* [To do] Output all entries precisely.

* [Supplied material]

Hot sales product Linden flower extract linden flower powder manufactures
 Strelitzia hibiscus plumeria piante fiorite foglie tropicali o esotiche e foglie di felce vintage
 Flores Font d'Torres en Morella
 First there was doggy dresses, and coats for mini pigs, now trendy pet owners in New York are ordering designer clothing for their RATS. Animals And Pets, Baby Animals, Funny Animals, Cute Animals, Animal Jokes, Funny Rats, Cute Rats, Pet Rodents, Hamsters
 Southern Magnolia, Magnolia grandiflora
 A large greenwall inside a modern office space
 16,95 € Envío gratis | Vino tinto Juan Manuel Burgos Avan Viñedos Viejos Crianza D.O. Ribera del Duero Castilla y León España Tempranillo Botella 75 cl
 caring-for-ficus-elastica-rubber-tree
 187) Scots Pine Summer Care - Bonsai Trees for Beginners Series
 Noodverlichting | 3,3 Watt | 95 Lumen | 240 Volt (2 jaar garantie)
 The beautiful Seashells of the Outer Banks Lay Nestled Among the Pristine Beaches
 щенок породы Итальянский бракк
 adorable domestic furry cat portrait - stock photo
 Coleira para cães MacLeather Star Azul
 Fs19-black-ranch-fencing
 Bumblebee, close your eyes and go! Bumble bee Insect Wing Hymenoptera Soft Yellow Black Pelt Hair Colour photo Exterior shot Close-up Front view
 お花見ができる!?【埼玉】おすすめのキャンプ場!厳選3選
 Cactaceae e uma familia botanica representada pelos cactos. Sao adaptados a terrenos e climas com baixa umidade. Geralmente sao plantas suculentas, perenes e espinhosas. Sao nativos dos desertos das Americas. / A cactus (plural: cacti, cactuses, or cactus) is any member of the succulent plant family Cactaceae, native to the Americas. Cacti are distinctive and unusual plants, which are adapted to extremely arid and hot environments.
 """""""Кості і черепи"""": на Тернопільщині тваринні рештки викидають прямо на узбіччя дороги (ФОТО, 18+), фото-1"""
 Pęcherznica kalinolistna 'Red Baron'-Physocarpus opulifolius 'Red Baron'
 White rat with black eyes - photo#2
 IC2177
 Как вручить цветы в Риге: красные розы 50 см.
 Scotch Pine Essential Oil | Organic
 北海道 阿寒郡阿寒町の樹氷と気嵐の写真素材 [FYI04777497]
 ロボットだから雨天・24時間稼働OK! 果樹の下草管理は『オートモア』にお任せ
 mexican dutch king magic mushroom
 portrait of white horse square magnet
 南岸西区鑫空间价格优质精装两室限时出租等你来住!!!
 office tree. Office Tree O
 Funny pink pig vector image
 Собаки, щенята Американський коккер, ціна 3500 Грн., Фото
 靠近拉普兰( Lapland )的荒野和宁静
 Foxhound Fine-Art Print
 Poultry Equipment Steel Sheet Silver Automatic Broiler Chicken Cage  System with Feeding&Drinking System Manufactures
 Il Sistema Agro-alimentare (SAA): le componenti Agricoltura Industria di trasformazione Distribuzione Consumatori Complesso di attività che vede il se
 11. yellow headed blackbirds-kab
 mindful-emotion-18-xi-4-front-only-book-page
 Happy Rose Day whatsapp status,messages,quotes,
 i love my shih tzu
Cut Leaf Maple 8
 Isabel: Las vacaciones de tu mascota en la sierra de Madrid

* [Answer below]
Hot sales product Linden flower extract linden flower powder manufactures
 Strelitzia hibiscus plumeria piante fiorite foglie tropicali o esotiche e foglie di felce vintage
 Flores Font d'Torres en Morella
 First there was doggy dresses, and coats for mini pigs, now trendy pet owners in New York are ordering designer clothing for their RATS. Animals And Pets, Baby Animals, Funny Animals, Cute Animals, Animal Jokes, Funny Rats, Cute Rats, Pet Rodents, Hamsters
 Southern Magnolia, Magnolia grandiflora
 A large greenwall inside a modern office space
 16,95 € Envío gratis | Vino tinto Juan Manuel Burgos Avan Viñedos Viejos Crianza D.O. Ribera del Duero Castilla y León España Tempranillo Botella 75 cl
 caring-for-ficus-elastica-rubber-tree
 187) Scots Pine Summer Care - Bonsai Trees for Beginners Series
 Noodverlichting | 3,3 Watt | 95 Lumen | 240 Volt (2 jaar garantie)
 The beautiful Seashells of the Outer Banks Lay Nestled Among the Pristine Beaches
 щенок породы Итальянский бракк
 adorable domestic furry cat portrait - stock photo
 Coleira para cães MacLeather Star Azul
 Fs19-black-ranch-fencing
 Bumblebee, close your eyes and go! Bumble bee Insect Wing Hymenoptera Soft Yellow Black Pelt Hair Colour photo Exterior shot Close-up Front view
 お花見ができる!?【埼玉】おすすめのキャンプ場!厳選3選
 Cactaceae e uma familia botanica representada pelos cactos. Sao adaptados a terrenos e climas com baixa umidade. Geralmente sao plantas suculentas, perenes e espinhosas. Sao nativos dos desertos das Americas. / A cactus (plural: cacti, cactuses, or cactus) is any member of the succulent plant family Cactaceae, native to the Americas. Cacti are distinctive and unusual plants, which are adapted to extremely arid and hot environments.
 """""""Кості і черепи"""": на Тернопільщині тваринні рештки викидають прямо на узбіччя дороги (ФОТО, 18+), фото-1"""
 Pęcherznica kalinolistna 'Red Baron'-Physocarpus opulifolius 'Red Baron'
 White rat with black eyes - photo#2
 IC2177
 Как вручить цветы в Риге: красные розы 50 см.
 Scotch Pine Essential Oil | Organic
 北海道 阿寒郡阿寒町の樹氷と気嵐の写真素材 [FYI04777497]
 ロボットだから雨天・24時間稼働OK! 果樹の下草管理は『オートモア』にお任せ
 mexican dutch king magic mushroom
 portrait of white horse square magnet
 南岸西区鑫空间价格优质精装两室限时出租等你来住!!!
 office tree. Office Tree O
 Funny pink pig vector image
 Собаки, щенята Американський коккер, ціна 3500 Грн., Фото
 靠近拉普兰( Lapland )的荒野和宁静
 Foxhound Fine-Art Print
 Poultry Equipment Steel Sheet Silver Automatic Broiler Chicken Cage  System with Feeding&Drinking System Manufactures
 Il Sistema Agro-alimentare (SAA): le componenti Agricoltura Industria di trasformazione Distribuzione Consumatori Complesso di attività che vede il se
 11. yellow headed blackbirds-kab
 mindful-emotion-18-xi-4-front-only-book-page
 Happy Rose Day whatsapp status,messages,quotes,
 i love my shih tzu
Cut Leaf Maple 8
 Isabel: Las vacaciones de tu mascota en la sierra de Madrid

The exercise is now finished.